Tasks =>
a – From the mailing-list post on mixing Juniper MX line cards, list the full name of every person it names.
b – Answer these questions from the mailing-list post on mixing Juniper MX line cards, one line each:
(i) Which chassis held the mixed cards?
(ii) What reason does the post give for using MPCs?
(iii) What bandwidth figure is given as the MQ limit?
c – From the mailing-list post on mixing Juniper MX line cards, extract the passage that begins at the words "[j-nsp] New 16port" and ends after "our maintenance windows.".

[j-nsp] New 16port 10G Card and new MPC with 4x10G MIC Cards - coexistance of old DPCs and new Cards in same chassis -- looking for experience feedback
Emanuel Popa
emanuel.popa at gmail.com
Fri Jan 21 06:06:12 EST 2011
Hi,
This is a pretty old thread, but the input might be useful.
In the last couple of months we've been trying to mix DPCE-R-4XGEXFP
with MPC-3D-16XGE-SFPP-R-B inside a MX960 chassis. The reason for
using MPCs was scalability. The final result agreed upon together with
Juniper was using the MX series platform either with DPCs or MPCs
exclusively when expecting wire rate speed on all FPCs, 40Gbps/slot
for the DPCs and 120Gbps/slot for the MPCs. Even mixing the different
linecards with small traffic figures proved to be dangerous and ruined
one of our maintenance windows.
We are curious to find out what is the actual performance limit on the
fixed MPC. Our highest record shows almost 60Gbps of traffic one way
and 55Gbps the other way on a single MPC.
Regards,
Manu
On Mon, Aug 30, 2010 at 1:56 AM, Richard A Steenbergen <ras at e-gerbil.net> wrote:
> On Sun, Aug 29, 2010 at 12:00:01PM -0700, Derick Winkworth wrote:
>> so the possibility does exist that with a combination of newer fabric
>> and newer line card (a line card with better MQ memory bandwidth),
>> that MX might be able to push more traffic per slot...
>
> Sure, the chassis backplane is electrically capable of quite a bit, so
> if you keep upgrading the fabric and the cards you should be able to
> keep increasing bandwidth without forklifting the chassis for a long
> time.
>
> BTW, one more point of clarification on the MQ bandwidth limit. The 70G
> limit is actually the for bandwidth crossing the PFE in any direction,
> so the previously mentioned "35G fabric 35G wan" example is actually
> based on the assumption of bidirectional traffic. To calculate the MQ
> usage you only want to count the packet ONCE per PFE crossing (so for
> example, you can just count every ingress packet), but you need to
> include traffic coming from the fabric interfaces too.

Supplied material =>
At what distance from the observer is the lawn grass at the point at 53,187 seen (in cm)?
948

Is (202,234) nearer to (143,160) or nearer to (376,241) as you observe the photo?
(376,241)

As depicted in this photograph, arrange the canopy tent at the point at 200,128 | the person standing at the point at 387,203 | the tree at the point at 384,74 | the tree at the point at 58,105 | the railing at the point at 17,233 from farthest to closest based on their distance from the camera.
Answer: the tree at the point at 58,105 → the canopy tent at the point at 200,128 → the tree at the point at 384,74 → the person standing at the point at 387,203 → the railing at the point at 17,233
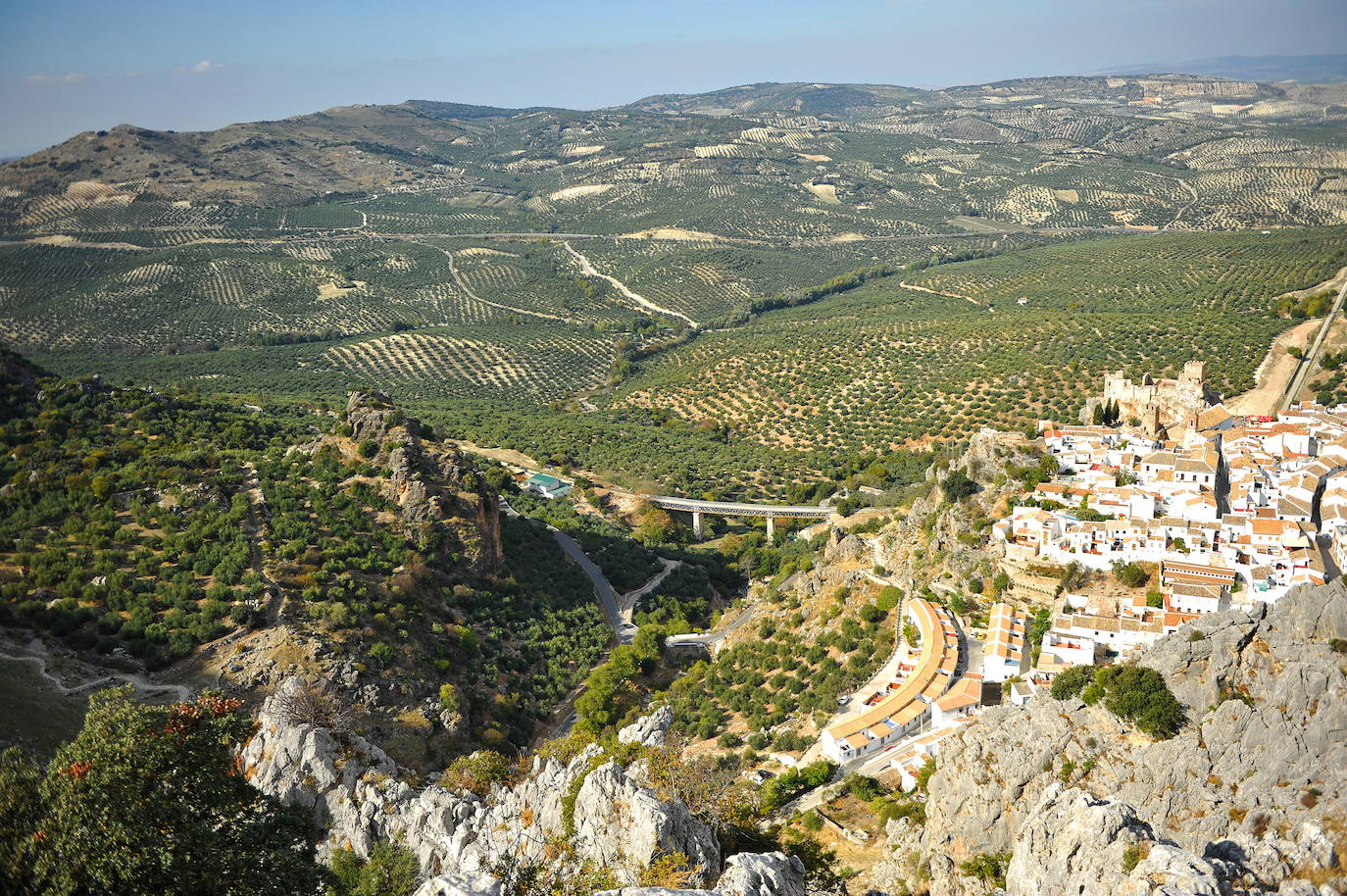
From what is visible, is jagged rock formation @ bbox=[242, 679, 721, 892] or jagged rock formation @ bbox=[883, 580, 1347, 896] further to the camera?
jagged rock formation @ bbox=[242, 679, 721, 892]

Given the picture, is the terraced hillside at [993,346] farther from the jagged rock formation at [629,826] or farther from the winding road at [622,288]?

Correct answers =>
a –
Emanuel Popa
Richard A Steenbergen
Derick Winkworth

b –
(i) An MX960 chassis.
(ii) Scalability.
(iii) 70G.

c –
[j-nsp] New 16port 10G Card and new MPC with 4x10G MIC Cards - coexistance of old DPCs and new Cards in same chassis -- looking for experience feedback
Emanuel Popa
emanuel.popa at gmail.com
Fri Jan 21 06:06:12 EST 2011
Hi,
This is a pretty old thread, but the input might be useful.
In the last couple of months we've been trying to mix DPCE-R-4XGEXFP
with MPC-3D-16XGE-SFPP-R-B inside a MX960 chassis. The reason for
using MPCs was scalability. The final result agreed upon together with
Juniper was using the MX series platform either with DPCs or MPCs
exclusively when expecting wire rate speed on all FPCs, 40Gbps/slot
for the DPCs and 120Gbps/slot for the MPCs. Even mixing the different
linecards with small traffic figures proved to be dangerous and ruined
one of our maintenance windows.